Inequalities in Cancer Outcomes Network (ICON), Department of Non-Communicable Disease Epidemiology, Faculty of Epidemiology and Population Health, London School of Hygiene and Tropical Medicine, London, UK.
Department of Mathematics, Escuela Universitaria Politécnica, University of A Coruña, Ferrol, Spain.
Lifetime Data Anal. 2023 Jul;29(3):608-627. doi: 10.1007/s10985-023-09591-x. Epub 2023 Mar 8.

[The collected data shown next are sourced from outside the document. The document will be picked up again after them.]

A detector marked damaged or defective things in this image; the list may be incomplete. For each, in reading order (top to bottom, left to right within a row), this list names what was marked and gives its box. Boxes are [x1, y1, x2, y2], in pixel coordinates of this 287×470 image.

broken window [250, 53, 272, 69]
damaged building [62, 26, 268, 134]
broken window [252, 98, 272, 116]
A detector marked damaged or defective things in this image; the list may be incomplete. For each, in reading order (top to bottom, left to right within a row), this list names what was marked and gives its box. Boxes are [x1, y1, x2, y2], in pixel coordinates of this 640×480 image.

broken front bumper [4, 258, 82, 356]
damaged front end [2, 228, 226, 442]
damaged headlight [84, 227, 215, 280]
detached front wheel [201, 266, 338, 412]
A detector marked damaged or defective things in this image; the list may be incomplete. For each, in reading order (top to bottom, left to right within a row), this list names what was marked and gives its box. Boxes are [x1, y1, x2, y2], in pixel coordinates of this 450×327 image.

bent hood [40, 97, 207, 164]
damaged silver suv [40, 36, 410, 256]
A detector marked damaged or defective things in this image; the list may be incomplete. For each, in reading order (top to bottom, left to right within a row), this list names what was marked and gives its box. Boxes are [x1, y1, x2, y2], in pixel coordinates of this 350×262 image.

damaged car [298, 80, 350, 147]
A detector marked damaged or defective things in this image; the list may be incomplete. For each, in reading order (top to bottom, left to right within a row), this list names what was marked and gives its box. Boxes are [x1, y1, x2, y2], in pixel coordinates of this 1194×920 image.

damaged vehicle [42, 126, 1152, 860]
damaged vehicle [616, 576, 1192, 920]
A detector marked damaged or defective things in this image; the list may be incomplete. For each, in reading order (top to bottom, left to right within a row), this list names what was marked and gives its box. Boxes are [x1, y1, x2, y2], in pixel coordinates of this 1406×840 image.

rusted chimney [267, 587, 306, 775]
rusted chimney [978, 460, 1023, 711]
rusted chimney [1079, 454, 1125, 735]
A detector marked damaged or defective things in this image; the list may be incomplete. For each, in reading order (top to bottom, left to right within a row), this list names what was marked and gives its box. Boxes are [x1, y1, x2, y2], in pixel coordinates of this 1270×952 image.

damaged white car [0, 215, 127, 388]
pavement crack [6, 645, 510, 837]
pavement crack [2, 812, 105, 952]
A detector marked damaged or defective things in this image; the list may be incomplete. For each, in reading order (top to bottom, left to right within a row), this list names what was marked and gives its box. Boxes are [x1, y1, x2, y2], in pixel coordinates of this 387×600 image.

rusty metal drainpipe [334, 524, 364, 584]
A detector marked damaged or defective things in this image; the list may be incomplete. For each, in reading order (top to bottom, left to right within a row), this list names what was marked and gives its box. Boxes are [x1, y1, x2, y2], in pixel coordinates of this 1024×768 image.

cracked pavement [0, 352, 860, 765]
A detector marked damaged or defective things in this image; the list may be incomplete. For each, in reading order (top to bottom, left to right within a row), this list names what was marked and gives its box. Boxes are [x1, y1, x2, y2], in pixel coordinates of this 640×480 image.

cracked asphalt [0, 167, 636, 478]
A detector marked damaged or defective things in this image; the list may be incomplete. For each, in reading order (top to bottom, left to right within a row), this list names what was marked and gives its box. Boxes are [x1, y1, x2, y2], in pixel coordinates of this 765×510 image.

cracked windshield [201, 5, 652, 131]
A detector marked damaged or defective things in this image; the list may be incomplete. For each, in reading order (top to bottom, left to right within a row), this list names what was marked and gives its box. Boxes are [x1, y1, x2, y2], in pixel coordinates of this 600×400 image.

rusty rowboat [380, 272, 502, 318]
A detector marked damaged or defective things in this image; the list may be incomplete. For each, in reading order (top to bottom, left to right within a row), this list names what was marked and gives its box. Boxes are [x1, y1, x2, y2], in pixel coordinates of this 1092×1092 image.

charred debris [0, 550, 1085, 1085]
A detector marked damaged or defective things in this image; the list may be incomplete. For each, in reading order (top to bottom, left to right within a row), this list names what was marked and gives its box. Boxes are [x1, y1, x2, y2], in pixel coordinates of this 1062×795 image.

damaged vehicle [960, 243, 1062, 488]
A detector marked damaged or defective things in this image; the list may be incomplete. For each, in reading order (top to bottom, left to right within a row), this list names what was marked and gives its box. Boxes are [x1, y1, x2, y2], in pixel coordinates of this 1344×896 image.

This paper addresses the problem of estimating the conditional survival function of the lifetime of the subjects experiencing the event (latency) in the mixture cure model when the cure status information is partially available. The approach of past work relies on the assumption that long-term survivors are unidentifiable because of right censoring. However, in some cases this assumption is invalid since some subjects are known to be cured, e.g., when a medical test ascertains that a disease has entirely disappeared after treatment. We propose a latency estimator that extends the nonparametric estimator studied in López-Cheda et al. (TEST 26(2):353-376, 2017b) to the case when the cure status is partially available. We establish the asymptotic normality distribution of the estimator, and illustrate its performance in a simulation study. Finally, the estimator is applied to a medical dataset to study the length of hospital stay of COVID-19 patients requiring intensive care.
本文针对混合治愈模型中,当治愈状态信息部分可用时,估计经历事件(潜伏期)的受试者寿命的条件生存函数的问题。过去工作的方法依赖于一个假设,即由于右删失,长期幸存者无法识别。然而,在某些情况下,这种假设是无效的,因为有些受试者已经被治愈,例如,当医疗测试确定疾病在治疗后完全消失时。我们提出了一种潜伏期估计器,将 López-Cheda 等人在 TEST 26(2):353-376, 2017b 中研究的非参数估计器扩展到治愈状态部分可用的情况。我们建立了估计器的渐近正态分布,并在模拟研究中说明了其性能。最后,该估计器应用于一个医疗数据集,以研究需要重症监护的 COVID-19 患者的住院时间。